Confession: I'm obsessed with female underwear. Naw, I don't wear it myself -- at least not since the "college days" -- but I absolutely fucking live for that moment when the random female I've somehow conned into coming back to
Le Pad de Ken unbuttons her jeans then slowly sheds them, revealing the magical undergarments. There's also a lot to be said for the sight of said underwear balled up on the floor the next morning, or hidden between the sheets. Hell, sometimes I'll even bury my face in the Kennette's underwear drawer like a friggin' six year old bobbing for apples, just for the sheer delight of it.
Simply put, female underwear = awesome.
So last weekend, after the Kennette and I completed a little something I like to call the bedroom floor facedown slalom, I found her thong in the corner of the room. Joking, I picked it up and stuffed it in my mouth, as I've threatened to do on many occasions. Stunned, she turned around quick and blurted, "Hey, those were expensive."
With that, she plucked the tiny millimeter of fabric still outside my mouth and gave the undies a solid yank, retrieving them, along with a bonus prize in the form of my permanent retainer -- a small, inch-long piece of metal which runs along the back of my bottom teeth to prevent nature from undoing years of orthodontics.
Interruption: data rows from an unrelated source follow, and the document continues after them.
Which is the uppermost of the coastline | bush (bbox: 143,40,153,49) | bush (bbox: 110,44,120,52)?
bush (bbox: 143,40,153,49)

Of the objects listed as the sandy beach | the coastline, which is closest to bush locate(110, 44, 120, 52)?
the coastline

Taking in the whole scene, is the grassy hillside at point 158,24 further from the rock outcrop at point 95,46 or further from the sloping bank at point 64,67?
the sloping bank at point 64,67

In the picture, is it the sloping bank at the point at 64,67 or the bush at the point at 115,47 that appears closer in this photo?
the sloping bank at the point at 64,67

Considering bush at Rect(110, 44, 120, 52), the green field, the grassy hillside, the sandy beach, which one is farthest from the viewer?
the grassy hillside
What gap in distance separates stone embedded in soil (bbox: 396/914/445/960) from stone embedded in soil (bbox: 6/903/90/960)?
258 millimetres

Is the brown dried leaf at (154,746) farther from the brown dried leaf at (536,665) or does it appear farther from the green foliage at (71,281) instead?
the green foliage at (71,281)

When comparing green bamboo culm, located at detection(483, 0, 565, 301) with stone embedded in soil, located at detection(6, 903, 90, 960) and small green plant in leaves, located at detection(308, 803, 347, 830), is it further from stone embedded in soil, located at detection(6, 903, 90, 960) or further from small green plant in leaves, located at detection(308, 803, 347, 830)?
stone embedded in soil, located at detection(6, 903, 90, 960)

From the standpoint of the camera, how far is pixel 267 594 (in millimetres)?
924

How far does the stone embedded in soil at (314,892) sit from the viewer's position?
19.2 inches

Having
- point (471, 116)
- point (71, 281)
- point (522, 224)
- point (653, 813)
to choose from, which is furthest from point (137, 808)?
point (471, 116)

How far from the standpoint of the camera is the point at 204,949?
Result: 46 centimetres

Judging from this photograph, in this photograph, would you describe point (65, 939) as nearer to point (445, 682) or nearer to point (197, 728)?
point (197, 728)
Now, the fucking thing's been there since I was 16, so, as you might imagine, it hurt like a world class motherfucker. So I scream. And my mouth starts gushing blood as the metal scraped my cheek and tongue on the way out. So she starts screaming as well. And I'm standing there, watching blood pour from my mouth wondering how something that seemed so cool at the time could have gone so horribly wrong.
A few hours later, calm was restored. My dentist replaced the retainer Monday morning, and I duly promised to never ever again attempt to ingest a Kennette's panties. Unless, of course, she's wearing them.